Componentes e Técnicas Utilizadas
O ataque começou com o loader Reload.exe, que carregava uma série de scripts PowerShell. Esses scripts passaram a:
- Inibir o funcionamento normal do antivírus;
- Ignorar as verificações de segurança do Windows, incluindo o AMSI;
- Avaliar se o dispositivo deveria receber cargas adicionais;
- Redirecionar a execução para um backdoor chamado CONSCTLX.exe.
Esse segundo componente atuou como um backdoor persistente. Para garantir a execução contínua, os atacantes criaram uma tarefa agendada no Windows, que acionava o malware mesmo após reinicializações.
O binário executou três payloads PowerShell codificados em Base64, projetados para:
- Adulterar a instalação do eScan e impedir atualizações e detecção dos componentes maliciosos;
- Ignorar a Interface de Verificação Antimalware do Windows (AMSI);
- Avaliar se a máquina da vítima deveria receber infecções adicionais e, em caso positivo, enviar novos payloads PowerShell.
Durante essa validação, o malware examinou softwares instalados, processos em execução e serviços ativos. Em seguida, ele comparou essas informações com uma lista de bloqueio, que incluía ferramentas de análise e soluções de segurança, inclusive da Kaspersky. Caso detectasse algum desses itens, o malware interrompia a cadeia de infecção.
Após a execução, o payload PowerShell contatou um servidor externo e recebeu dois novos componentes: o arquivo CONSCTLX.exe e outro malware baseado em PowerShell. O sistema executa o segundo componente por meio de uma tarefa agendada.
Resposta da Empresa e Medidas de Contenção
Assim que identificou o acesso não autorizado, a MicroWorld isolou os servidores afetados. Além disso, a empresa manteve o sistema global de atualizações offline por mais de oito horas, com o objetivo de conter o incidente.
Posteriormente, a empresa disponibilizou uma correção oficial, que reverteu as alterações maliciosas nos sistemas comprometidos. Por fim, a MicroWorld orientou usuários e organizações impactadas a entrar em contato direto com o suporte técnico para obter o pacote de remediação.
Pesquisadores e Fornecedores Debatem
Embora a MicroWorld afirme que identificou e isolou o problema no mesmo dia, pesquisadores externos destacaram uma falha grave na cadeia de confiança da infraestrutura de atualização.

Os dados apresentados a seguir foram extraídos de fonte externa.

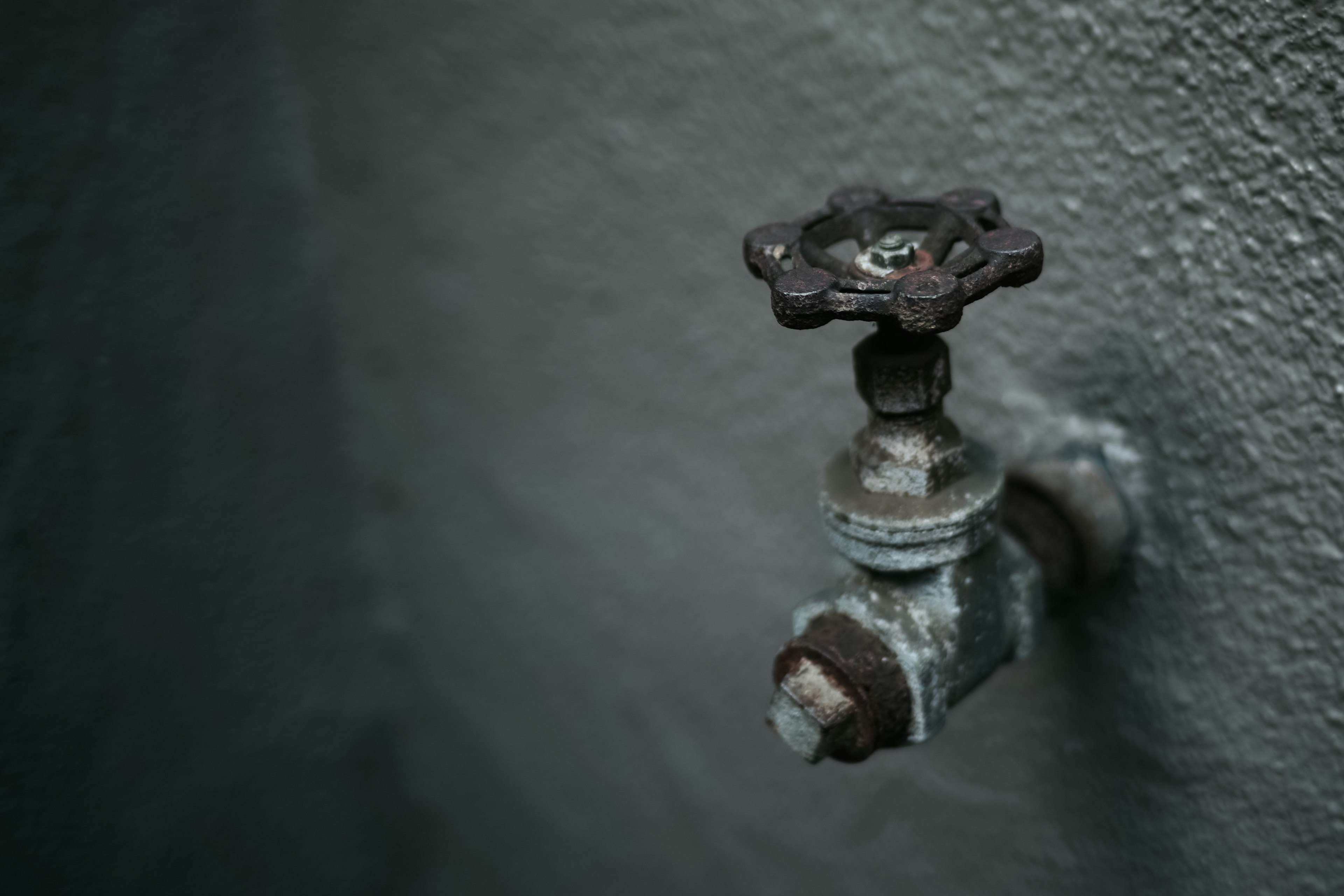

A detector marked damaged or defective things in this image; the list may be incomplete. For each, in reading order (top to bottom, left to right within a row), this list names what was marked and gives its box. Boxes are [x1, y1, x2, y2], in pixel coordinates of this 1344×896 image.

Esse tipo de ataque chama atenção porque explora um dos mecanismos mais sensíveis da segurança de software. Assim, o caso reforça que até soluções de proteção podem se tornar vetores de ataque quando cadeias de distribuição sofrem comprometimentos.
Recomendações de Segurança
Diante do incidente, especialistas recomendam que empresas e usuários:
- Verifiquem se as atualizações automáticas foram bloqueadas;
- Inspecionem o arquivo HOSTS em busca de redirecionamentos suspeitos;
- Realizem análises forenses em sistemas possivelmente afetados;
- Reinstale ou revertam alterações causadas por atualizações maliciosas usando ferramentas oficiais.